GOAL OF THE EXERCISE> Reproduce the entire listing below verbatim, keeping every line in its original order and wording.

╭──

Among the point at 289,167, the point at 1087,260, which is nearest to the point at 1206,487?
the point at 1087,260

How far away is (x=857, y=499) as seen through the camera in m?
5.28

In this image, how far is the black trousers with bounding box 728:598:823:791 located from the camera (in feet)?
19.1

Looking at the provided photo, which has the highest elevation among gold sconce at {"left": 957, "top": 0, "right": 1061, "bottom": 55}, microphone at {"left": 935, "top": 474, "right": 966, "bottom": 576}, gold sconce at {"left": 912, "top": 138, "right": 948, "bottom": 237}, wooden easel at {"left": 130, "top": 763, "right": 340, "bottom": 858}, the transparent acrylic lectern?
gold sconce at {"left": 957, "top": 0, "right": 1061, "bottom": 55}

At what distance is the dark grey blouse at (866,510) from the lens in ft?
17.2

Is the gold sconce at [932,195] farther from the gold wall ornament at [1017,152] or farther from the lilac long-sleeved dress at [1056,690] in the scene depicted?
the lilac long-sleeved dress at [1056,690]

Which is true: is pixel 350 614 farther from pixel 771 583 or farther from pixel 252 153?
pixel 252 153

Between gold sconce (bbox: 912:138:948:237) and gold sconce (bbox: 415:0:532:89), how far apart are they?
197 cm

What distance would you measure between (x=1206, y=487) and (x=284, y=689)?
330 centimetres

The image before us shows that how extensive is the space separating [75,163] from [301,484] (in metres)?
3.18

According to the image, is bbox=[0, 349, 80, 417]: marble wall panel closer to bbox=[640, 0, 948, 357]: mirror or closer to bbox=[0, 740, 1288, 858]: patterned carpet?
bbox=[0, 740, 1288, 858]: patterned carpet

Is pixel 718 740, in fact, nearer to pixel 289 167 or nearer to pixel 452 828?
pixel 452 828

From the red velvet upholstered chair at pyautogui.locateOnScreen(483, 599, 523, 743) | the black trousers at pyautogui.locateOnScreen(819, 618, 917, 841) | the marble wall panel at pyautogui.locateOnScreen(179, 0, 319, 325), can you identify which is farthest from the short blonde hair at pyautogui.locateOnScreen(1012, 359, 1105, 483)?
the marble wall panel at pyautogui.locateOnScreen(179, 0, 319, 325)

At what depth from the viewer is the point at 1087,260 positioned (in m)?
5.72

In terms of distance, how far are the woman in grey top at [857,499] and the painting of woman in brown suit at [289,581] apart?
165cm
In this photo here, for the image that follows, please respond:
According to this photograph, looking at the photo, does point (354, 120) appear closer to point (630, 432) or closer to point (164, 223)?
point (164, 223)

╰──

FULL RESPONSE>
Among the point at 289,167, the point at 1087,260, which is nearest to the point at 1206,487?
the point at 1087,260

How far away is (x=857, y=499) as seen through the camera in m?
5.28

In this image, how far is the black trousers with bounding box 728:598:823:791 located from the camera (in feet)?
19.1

Looking at the provided photo, which has the highest elevation among gold sconce at {"left": 957, "top": 0, "right": 1061, "bottom": 55}, microphone at {"left": 935, "top": 474, "right": 966, "bottom": 576}, gold sconce at {"left": 912, "top": 138, "right": 948, "bottom": 237}, wooden easel at {"left": 130, "top": 763, "right": 340, "bottom": 858}, the transparent acrylic lectern?
gold sconce at {"left": 957, "top": 0, "right": 1061, "bottom": 55}

At what distance is the dark grey blouse at (866,510) from the lens in ft?
17.2

Is the gold sconce at [932,195] farther from the gold wall ornament at [1017,152] or farther from the lilac long-sleeved dress at [1056,690] in the scene depicted?
the lilac long-sleeved dress at [1056,690]

Which is true: is pixel 350 614 farther from pixel 771 583 or farther from pixel 252 153?
pixel 252 153

Between gold sconce (bbox: 912:138:948:237) and gold sconce (bbox: 415:0:532:89), how far apart are they?
197 cm

What distance would you measure between (x=1206, y=487) and (x=284, y=689)?
330 centimetres

The image before us shows that how extensive is the space separating [75,163] from [301,484] (in metres)?
3.18

According to the image, is bbox=[0, 349, 80, 417]: marble wall panel closer to bbox=[640, 0, 948, 357]: mirror or closer to bbox=[0, 740, 1288, 858]: patterned carpet?
bbox=[0, 740, 1288, 858]: patterned carpet

Is pixel 718 740, in fact, nearer to pixel 289 167 or nearer to pixel 452 828?
pixel 452 828

From the red velvet upholstered chair at pyautogui.locateOnScreen(483, 599, 523, 743) | the black trousers at pyautogui.locateOnScreen(819, 618, 917, 841) | the marble wall panel at pyautogui.locateOnScreen(179, 0, 319, 325), can you identify which is farthest from the short blonde hair at pyautogui.locateOnScreen(1012, 359, 1105, 483)?
the marble wall panel at pyautogui.locateOnScreen(179, 0, 319, 325)

At what depth from the viewer is the point at 1087,260 positioned (in m)?
5.72

In terms of distance, how far are the woman in grey top at [857,499] and the painting of woman in brown suit at [289,581] apart?
165cm
In this photo here, for the image that follows, please respond:
According to this photograph, looking at the photo, does point (354, 120) appear closer to point (630, 432) or closer to point (164, 223)?
point (164, 223)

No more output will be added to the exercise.